PROVIDED PASSAGE >>
----

Fabric Trend Story – Charleston House - Autumn/Winter 2018
Cover Image: © Charleston Trust Photograph by Axel Hesslenberg
Last week we posted a feature length round up from New York Fashion Week where we tracked the growing amount of art influences on fashion.
As expected London fashion week has continued in this same vein with designers like Burberry paying homage to British sculptor Henry Moore. Elsewhere on the catwalks we counted various looks that nodded to the Bloomsbury aesthetic so we are calling this out as an AW18/19 fabric trend, Charleston House.
To show how Charleston House is manifesting itself as a fabric trend we have outlined 5 fabric directions for you; brush strokes, textural collage, cubist damask and decorative utility.
Before we delve into the fabric directions lets first learn a little about our eccentric Charleston House and its liberal land lady Vanessa Bell.
Charleston House was the unconventional home of bohemian artists Vanessa Bell and Duncan Grant from 1916.
Aswel as being their home Charleston House also served as a regular meeting place for the artistically experimental Bloomsbury Group.

----

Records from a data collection

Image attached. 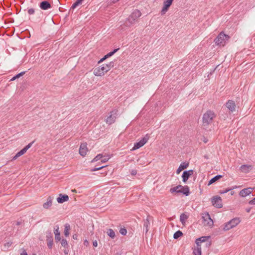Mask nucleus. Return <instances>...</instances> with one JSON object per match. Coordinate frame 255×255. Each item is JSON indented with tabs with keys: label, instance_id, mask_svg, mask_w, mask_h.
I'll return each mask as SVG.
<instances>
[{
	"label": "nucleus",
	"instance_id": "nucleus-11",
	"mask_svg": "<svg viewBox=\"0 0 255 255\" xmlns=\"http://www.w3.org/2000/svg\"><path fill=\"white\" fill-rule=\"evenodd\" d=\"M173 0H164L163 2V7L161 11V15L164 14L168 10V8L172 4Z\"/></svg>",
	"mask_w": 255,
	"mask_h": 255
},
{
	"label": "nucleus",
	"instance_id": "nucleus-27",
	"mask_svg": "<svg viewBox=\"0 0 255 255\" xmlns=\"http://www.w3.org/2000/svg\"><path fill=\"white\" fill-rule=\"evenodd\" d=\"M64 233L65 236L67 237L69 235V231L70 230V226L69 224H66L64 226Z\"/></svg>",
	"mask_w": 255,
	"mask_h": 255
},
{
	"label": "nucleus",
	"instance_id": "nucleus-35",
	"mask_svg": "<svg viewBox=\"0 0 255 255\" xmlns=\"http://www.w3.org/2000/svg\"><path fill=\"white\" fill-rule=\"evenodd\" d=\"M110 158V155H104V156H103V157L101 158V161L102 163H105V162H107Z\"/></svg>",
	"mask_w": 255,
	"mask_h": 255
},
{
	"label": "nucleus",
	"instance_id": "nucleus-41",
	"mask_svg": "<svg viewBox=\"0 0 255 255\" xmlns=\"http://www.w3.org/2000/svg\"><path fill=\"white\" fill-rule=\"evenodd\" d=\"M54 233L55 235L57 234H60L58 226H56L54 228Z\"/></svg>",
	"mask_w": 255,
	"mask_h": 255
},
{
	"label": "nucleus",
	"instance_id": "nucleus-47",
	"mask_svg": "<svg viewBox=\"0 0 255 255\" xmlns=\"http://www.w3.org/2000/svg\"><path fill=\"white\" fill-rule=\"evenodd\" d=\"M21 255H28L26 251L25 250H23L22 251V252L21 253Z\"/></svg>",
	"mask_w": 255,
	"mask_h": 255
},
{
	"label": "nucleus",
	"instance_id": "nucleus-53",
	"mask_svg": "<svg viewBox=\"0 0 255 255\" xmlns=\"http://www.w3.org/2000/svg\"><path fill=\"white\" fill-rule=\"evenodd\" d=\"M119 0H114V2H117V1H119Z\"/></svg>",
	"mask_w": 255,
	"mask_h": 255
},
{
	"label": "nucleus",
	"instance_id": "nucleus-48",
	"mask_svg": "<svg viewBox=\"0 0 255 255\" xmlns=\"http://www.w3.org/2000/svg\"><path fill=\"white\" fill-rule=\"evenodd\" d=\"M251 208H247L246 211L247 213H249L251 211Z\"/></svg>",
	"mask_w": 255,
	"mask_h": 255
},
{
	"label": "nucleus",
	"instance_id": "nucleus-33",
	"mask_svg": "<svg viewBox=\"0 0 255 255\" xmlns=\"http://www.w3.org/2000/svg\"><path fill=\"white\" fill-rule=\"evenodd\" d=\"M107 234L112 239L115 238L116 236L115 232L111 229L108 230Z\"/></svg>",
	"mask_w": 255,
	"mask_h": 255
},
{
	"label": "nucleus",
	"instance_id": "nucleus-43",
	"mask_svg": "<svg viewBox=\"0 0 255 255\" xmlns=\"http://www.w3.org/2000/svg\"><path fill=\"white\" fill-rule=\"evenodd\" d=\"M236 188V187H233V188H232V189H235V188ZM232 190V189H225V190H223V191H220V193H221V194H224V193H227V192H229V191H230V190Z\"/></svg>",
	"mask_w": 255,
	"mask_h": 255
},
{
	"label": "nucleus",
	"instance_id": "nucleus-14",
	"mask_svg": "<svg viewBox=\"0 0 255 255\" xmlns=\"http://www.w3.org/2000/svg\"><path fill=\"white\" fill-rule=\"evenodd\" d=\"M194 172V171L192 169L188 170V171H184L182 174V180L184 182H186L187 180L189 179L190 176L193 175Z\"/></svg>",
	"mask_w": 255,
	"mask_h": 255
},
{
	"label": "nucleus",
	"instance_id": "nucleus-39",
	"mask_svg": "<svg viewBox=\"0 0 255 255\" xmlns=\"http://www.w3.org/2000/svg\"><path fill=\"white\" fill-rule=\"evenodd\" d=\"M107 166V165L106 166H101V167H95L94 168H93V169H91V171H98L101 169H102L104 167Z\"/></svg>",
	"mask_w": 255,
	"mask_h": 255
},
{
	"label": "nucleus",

----

WORK TO DO >>
**a)** List every person named in the Charleston House trend story.
**b)** According to the Charleston House trend story, from what year was Charleston House the home of Vanessa Bell and Duncan Grant?

ANSWERS IN ORDER >>
**a)** Axel Hesslenberg, Henry Moore, Vanessa Bell, Duncan Grant

**b)** 1916